• _RAW RECORDS_

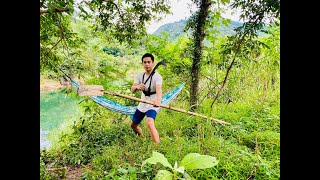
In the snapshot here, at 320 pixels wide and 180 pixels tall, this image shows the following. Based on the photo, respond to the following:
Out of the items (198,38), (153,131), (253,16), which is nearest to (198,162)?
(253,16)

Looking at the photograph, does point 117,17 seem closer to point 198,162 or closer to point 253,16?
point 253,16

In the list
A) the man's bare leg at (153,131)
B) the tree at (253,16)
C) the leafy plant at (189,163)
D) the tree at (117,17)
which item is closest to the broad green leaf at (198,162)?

--

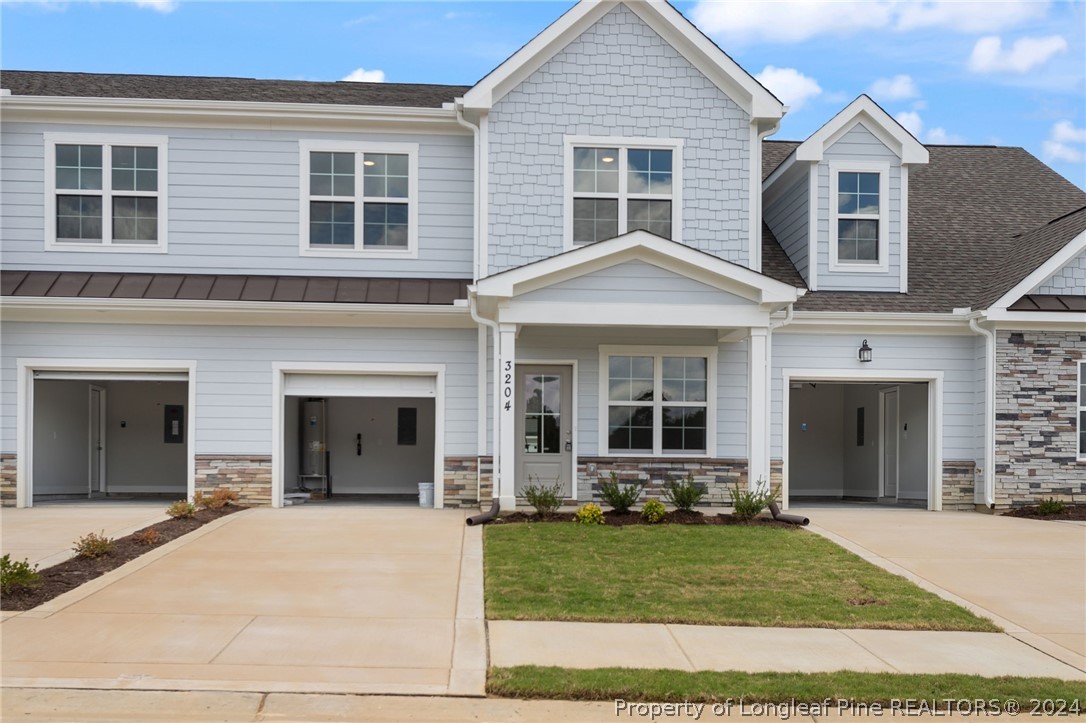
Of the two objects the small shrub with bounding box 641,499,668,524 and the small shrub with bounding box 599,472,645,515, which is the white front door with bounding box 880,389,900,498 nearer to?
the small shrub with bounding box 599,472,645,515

--

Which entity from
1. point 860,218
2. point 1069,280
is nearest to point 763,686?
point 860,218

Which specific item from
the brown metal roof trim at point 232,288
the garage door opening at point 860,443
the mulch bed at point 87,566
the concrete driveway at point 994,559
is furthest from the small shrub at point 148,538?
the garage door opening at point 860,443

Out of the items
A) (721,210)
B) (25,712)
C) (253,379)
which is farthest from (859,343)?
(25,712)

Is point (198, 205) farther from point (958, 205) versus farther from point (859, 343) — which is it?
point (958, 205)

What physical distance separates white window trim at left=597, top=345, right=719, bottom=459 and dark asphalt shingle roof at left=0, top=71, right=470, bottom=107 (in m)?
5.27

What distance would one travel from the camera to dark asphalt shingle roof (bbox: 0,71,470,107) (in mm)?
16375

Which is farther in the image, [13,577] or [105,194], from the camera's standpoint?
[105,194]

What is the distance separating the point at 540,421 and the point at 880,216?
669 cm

• _WORK INSTRUCTIONS_
How many lines of the records above contain the word "nearest"? Reply with the number alone.

• _EXERCISE RESPONSE_
2